Kleine told the Daily Reporter that it was a hard deployment but one the Indiana Task Force 1 crews handled well. As the safety officer, Kleine’s job was to make sure all the Indiana crews were in good shape and stayed healthy and well during the deployment. Keithley and Shock took part in search and rescue work.

“Our whole thing was to go over there and assist the people of Hawaii in dealing with that total destruction,” Kleine said. “I’ve never seen anything burned like that in 25 years of fire service.”

Kleine explained how hot the fire must have been, noting there was a great deal of twisted metal, which occurs when the temperature is around 2,500 to 3,500 degrees Fahrenheit. He also noted it appears the fire was more than likely wind-driven.

“We can’t say for sure that the wind did play part as a fact, but one thing we do know is those poor people lost everything,” Kleine said.

Normally, when firefighters go to cover a fire or work search and rescue, they’ll be able to find some things that did not burn, but Kleine noted that most everything was destroyed by raging fires.

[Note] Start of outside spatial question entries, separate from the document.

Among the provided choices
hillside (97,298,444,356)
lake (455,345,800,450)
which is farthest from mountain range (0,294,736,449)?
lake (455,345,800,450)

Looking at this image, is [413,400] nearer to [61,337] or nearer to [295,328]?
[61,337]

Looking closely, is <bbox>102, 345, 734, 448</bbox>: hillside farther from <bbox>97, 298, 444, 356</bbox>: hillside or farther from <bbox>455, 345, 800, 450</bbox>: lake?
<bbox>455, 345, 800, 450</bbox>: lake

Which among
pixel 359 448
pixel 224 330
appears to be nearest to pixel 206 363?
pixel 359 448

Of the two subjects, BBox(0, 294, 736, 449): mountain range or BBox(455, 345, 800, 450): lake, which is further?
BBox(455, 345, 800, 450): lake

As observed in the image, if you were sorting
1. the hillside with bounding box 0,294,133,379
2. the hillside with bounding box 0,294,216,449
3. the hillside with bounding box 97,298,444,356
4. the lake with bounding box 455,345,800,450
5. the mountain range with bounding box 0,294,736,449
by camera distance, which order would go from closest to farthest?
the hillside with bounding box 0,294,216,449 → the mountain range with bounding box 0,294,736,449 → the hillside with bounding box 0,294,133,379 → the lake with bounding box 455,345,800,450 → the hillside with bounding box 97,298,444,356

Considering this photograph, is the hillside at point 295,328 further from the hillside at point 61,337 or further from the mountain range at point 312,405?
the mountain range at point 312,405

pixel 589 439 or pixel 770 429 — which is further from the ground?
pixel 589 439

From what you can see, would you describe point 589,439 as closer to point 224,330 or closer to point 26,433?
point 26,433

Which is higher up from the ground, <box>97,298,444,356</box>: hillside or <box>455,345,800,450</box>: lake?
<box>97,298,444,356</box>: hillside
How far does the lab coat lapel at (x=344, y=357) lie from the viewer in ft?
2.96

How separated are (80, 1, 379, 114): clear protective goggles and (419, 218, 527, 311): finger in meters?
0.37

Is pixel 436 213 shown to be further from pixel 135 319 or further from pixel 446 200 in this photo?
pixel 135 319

“We didn’t see anything salvageable in most places,” he said. “I feel so very sorry for these people because we’re talking about square miles of nothing being there in places where families used to live.”

As for the task force, Kleine noted that the deployment was a good mission as the group took part in work they normally don’t get to do.

“We searched in a way we had never done before,” Kleine said. “We shored up some areas to make sure they didn’t collapse. The mission gave us a chance to go in and use some of the training we’ve done in the past.”

Indiana Task Force 1 was assigned one main building, an apartment complex, when they arrived, and the team spent multiple days going through that area as well as taking part is some wide-area search work.

“FEMA (Federal Emergency Management Agency) is in charge, and there is an anthropology department that will make final determination of all that was found, plus it’s culturally different over there, so we had to be sensitive to what the Hawaiian people wanted and needed,” Kleine said.

Kleine said the hardest thing was not finding much of anything. However, he noted there was a church found standing there while everything around it was burned to the ground.

“It was a sight to see that,” Kleine said.

The U.S. Environmental Protection Agency and the U.S. Army Corps of Engineers are now leading the removal of toxic debris from Lahaina, a clean-up officials said would take the better part of a year and cost about $1 billion.